“Finality Means Final” on Circuit Appeals: The High Court confirms s.39 CJA 1936 forecloses later attacks on its appellate orders and grants possession despite securitisation and transfer objections
Introduction
In Mars Capital Finance Ireland DAC & Anor v O'Connor & Anor [2025] IEHC 496, the High Court (Heslin J.) delivered a detailed judgment on a Circuit Appeal in mortgage possession proceedings concerning unregistered land. The defendants did not dispute borrowing €1.25 million in 2007, executing a mortgage and charge over their Foxrock property, defaulting from 2010, and failing to comply with repayment and possession demands (paras. 1, 17, 26–28).
The appeal proceeded de novo (s.37 Courts of Justice Act 1936). Although earlier affidavits had raised a range of issues (authorisation, securitisation, data access, CCMA, unfair terms), the defendants’ opposition at the hearing boiled down to a July 2025 motion to set aside two prior High Court orders made in 2016 which (i) joined Bank of Scotland plc (BoS) as co-plaintiff and (ii) corrected a rule reference under the slip rule (paras. 4–6, 65, 68–69).

Data shown
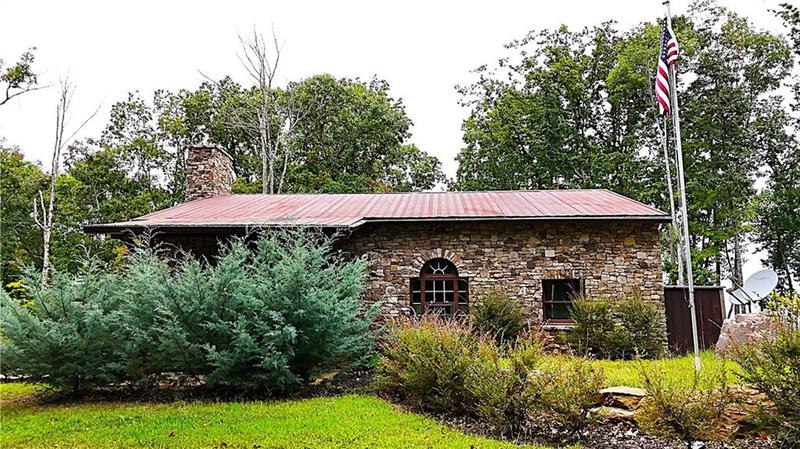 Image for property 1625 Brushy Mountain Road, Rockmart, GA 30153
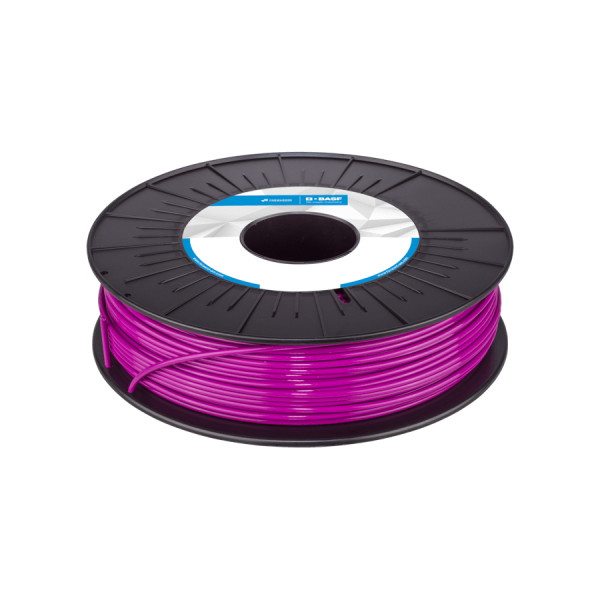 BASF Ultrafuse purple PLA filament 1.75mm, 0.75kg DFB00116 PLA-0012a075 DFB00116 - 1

To do
Quote the case summary word for word, the stretch from "The appeal proceeded" through "4–6, 65, 68–69).".

Your response
The appeal proceeded de novo (s.37 Courts of Justice Act 1936). Although earlier affidavits had raised a range of issues (authorisation, securitisation, data access, CCMA, unfair terms), the defendants’ opposition at the hearing boiled down to a July 2025 motion to set aside two prior High Court orders made in 2016 which (i) joined Bank of Scotland plc (BoS) as co-plaintiff and (ii) corrected a rule reference under the slip rule (paras. 4–6, 65, 68–69).